-- Provided passage start --

Validate Service-Level Objectives of REST APIs Using Iter8
Validation of service-level objectives (SLOs) of REST-based apps before their release is a central concern for DevOps/MLOps/SRE teams. Google’s classic book on site reliability engineering popularized the notion of error budget and mean/tail latency-based SLOs for apps. In this article, we will explore a simple approach for SLO validation of REST-based apps using Iter8.
Iter8 is an open source cloud native (Kubernetes-based) experimentation platform that makes it easy to optimize, validate and safely release new versions of apps. Iter8 introduces the notion of an experiment that automates release engineering tasks such as SLO validation, A/B(/n) testing with business metrics, chaos injection, dark launch, canary releases and progressive rollouts with mirroring, incremental traffic shifting, user segmentation and session affinity. Iter8 experiments can be packaged as Helm charts to enable their reuse across apps. Iter8 also provides a command-line utility called iter8ctl that helps a human operator gain a deeper understanding of the experiment.

-- Provided passage end --

▶ [Given instruction]: Do these statements agree with the Iter8 article above? For each, answer yes or no and quote the deciding words of the article: (a) Iter8 is based on Kubernetes. (b) Iter8 experiments can be packaged as Docker images so they can be reused across apps. (c) iter8ctl is a command-line utility.

-- Dataset section start --

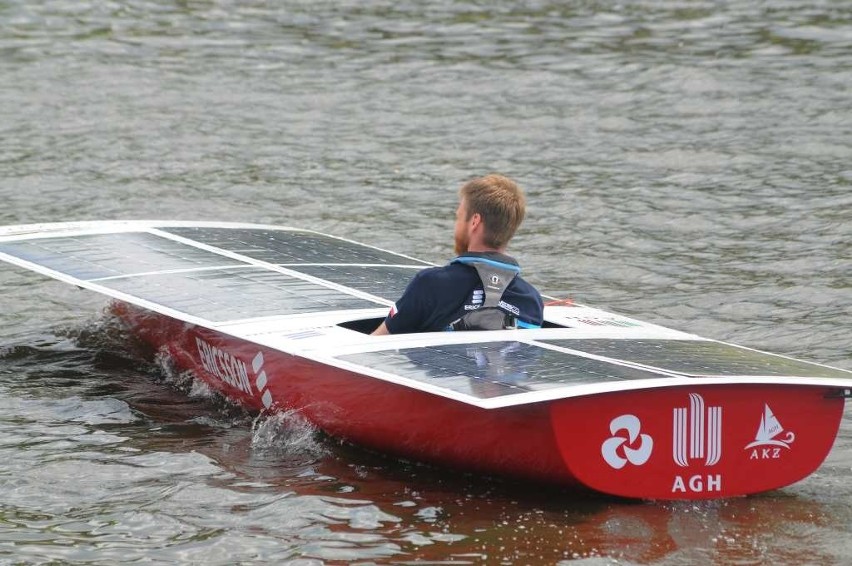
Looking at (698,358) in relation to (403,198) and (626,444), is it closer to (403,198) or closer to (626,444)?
(626,444)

-- Dataset section end --

▶ [The reply]:
(a) Yes: "Iter8 is an open source cloud native (Kubernetes-based) experimentation platform"
(b) No: "Iter8 experiments can be packaged as Helm charts to enable their reuse across apps."
(c) Yes: "Iter8 also provides a command-line utility called iter8ctl"